When you combine THC's cerebellar impairment with alcohol's generation of false vestibular signals, the result is far worse than either alone. The cerebellum is receiving garbage data from the inner ear (thanks to alcohol's density effect) and is simultaneously impaired in its ability to identify and correct those errors (thanks to THC). The brain cannot construct a coherent picture of spatial orientation, and the result is the intense, room-spinning, nauseating vertigo known as the spins.

Alcohol Supercharges THC Absorption

There is another critical piece of the puzzle: alcohol directly increases how much THC reaches your brain.

A 2015 study by Hartman and colleagues published in Clinical Chemistry found that consuming alcohol before inhaling cannabis increased peak blood THC levels by approximately 50-100% compared to cannabis use alone.

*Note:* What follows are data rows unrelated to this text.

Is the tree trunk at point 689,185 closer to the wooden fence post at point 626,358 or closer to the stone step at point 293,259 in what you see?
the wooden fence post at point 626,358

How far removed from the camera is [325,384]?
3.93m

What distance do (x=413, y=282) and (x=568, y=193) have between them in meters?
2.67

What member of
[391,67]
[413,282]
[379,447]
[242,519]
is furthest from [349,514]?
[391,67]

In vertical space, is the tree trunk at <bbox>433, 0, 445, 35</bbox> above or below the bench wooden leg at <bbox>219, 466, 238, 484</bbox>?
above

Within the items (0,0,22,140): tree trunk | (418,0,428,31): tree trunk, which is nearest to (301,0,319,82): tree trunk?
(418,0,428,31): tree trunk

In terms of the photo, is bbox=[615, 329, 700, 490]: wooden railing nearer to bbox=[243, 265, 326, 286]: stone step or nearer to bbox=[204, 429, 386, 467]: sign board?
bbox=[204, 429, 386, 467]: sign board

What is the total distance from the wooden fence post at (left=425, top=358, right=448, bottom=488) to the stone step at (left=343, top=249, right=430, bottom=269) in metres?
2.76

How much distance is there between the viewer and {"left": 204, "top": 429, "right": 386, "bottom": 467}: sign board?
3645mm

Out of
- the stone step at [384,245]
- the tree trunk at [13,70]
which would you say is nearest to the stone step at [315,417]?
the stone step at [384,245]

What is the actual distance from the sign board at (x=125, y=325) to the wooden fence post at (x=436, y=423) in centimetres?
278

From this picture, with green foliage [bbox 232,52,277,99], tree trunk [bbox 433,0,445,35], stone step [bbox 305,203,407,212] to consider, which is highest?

The mechanism is vasodilation. Alcohol dilates blood vessels throughout the body, including in the lungs, which increases the surface area and blood flow available for THC absorption when you inhale.

This means that smoking after drinking does not just combine two impairing substances. It creates a situation where the cannabis hit you would normally tolerate delivers substantially more THC to your brain than it would without the alcohol. You are not just adding impairment; you are multiplying it.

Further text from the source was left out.